You can stand a hair too high or low and swing into empty air while an enemy punishes you for the insult. Weapon durability can frustrate too, since missed swings may still count as uses. The final stretch raises the pressure with stun-locks, repeated continues, and boss encounters that start to drain the joy from an otherwise lively system.
Style, Sound, Co-op, and the Shape of the Package
Visually, RUSHING BEAT X has a bold arcade pop. Its cel-shaded character models, heavy outlines, black shadows, and cross-hatched details give it a manga-flavored look that fits the absurdity of its world. The best stages feel bright and energetic, with destructible props, large boss encounters, and shifting camera angles that keep the campaign from looking flat. Some backgrounds are sparse, and certain animations lack polish, yet the game handles crowded fights smoothly enough to preserve the rush of the action.

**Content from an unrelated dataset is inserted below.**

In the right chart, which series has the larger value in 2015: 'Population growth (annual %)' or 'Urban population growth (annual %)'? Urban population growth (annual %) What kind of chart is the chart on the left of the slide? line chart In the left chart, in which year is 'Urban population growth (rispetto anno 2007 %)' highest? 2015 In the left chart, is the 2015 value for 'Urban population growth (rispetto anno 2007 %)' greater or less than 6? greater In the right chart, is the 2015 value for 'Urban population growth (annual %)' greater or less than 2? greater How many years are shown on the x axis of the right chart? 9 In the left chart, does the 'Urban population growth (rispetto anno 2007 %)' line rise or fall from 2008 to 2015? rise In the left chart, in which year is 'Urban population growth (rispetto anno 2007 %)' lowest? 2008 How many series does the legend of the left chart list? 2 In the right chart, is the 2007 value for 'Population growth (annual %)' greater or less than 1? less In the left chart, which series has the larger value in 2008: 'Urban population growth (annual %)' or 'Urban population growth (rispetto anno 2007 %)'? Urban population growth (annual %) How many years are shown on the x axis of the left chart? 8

The sound design lands with mixed force. Hits have a crunchy impact that helps sell the weight of each punch, throw, and special move. The music fits the genre’s tempo and gives several stages enough arcade momentum to keep things moving. It rarely leaves a strong memory after play, though, and repeated voice lines can start to grate during longer levels. That matters because pacing in a brawler is sensory. If a stage runs too long, every repeated bark becomes part of the fatigue.

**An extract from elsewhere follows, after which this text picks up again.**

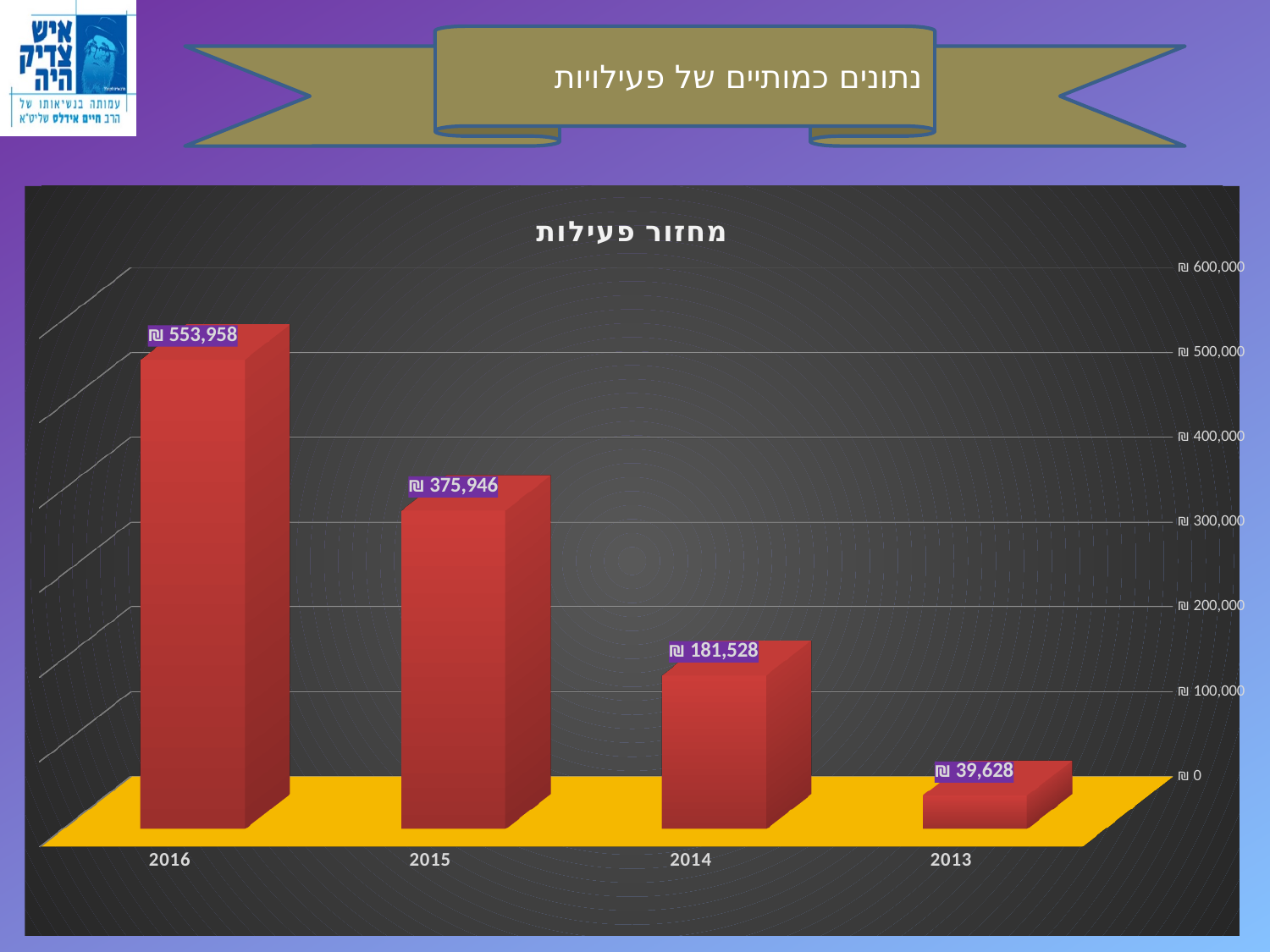
How many years are shown on the chart? 4 What is the value for 2014? ₪ 181,528 What is the difference between the values for 2016 and 2015? ₪ 178,012 Which year has the highest value? 2016 Is the value for 2015 greater or less than ₪ 400,000? less What is the value for 2015? ₪ 375,946 What kind of chart is shown on the slide? bar chart What is the difference between the values for 2014 and 2013? ₪ 141,900 What is the value for 2016? ₪ 553,958 What is the value for 2013? ₪ 39,628 Which is larger, the value for 2015 or the value for 2014? 2015 Which year has the lowest value? 2013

Local two-player co-op suits the game beautifully. This kind of messy, crowd-heavy brawling feels better with another player sharing the chaos, calling out enemies, wasting weapons, and laughing at bad positioning. The absence of online co-op hurts. For a revival trying to reach modern players, local-only multiplayer feels like a missed chance.
The package includes story mode, boss rush, stage replay, four difficulty settings, loadouts, accessibility options for screenshake and text size, remappable controls, and multiple character endings. That is a decent base, yet the game still feels thin after the campaign.

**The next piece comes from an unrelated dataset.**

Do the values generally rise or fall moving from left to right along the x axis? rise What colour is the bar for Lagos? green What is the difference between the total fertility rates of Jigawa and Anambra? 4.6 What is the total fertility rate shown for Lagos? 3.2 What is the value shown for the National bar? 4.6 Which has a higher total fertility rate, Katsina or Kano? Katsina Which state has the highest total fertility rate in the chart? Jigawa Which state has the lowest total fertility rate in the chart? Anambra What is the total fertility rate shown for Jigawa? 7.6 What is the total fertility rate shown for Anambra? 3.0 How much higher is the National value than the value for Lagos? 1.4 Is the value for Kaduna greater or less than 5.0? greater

Survival, versus play, branching routes, alternate costumes, online co-op, or legacy trilogy extras would have given it a stronger hook. What remains is a fun, scrappy, mechanically rich brawler with clear affection for its odd lineage, held back by uneven polish, limited content depth, and late-game balance that tests patience as much as skill.
The Review
RUSHING BEAT X: Return Of Brawl Brothers
This modern continuation wonderfully captures the nostalgic essence of the classic 16-bit trilogy. The satisfying feel of landing heavy strikes, paired with an inventive weapon-switching system and an intense rage mechanic, delivers pure beat 'em up joy. Visually, the bright neon aesthetic pops beautifully, even if a few background environments look slightly unpolished. While the story remains a predictable, campy virus-busting tale, the fluid action and seamless co-op mode provide incredible arcade entertainment.
PROS
- Highly responsive combat featuring easy-to-learn auto-combos and depth-adding dash cancels.
- Inventive weapon system allowing players to carry and cycle through multiple armaments.
- Delightfully energetic local co-op mode perfect for classic couch play.
CONS
- Uneven visual design, with some rough stage backgrounds lacking detail.
- Minimal replay value once the relatively brief story mode is cleared.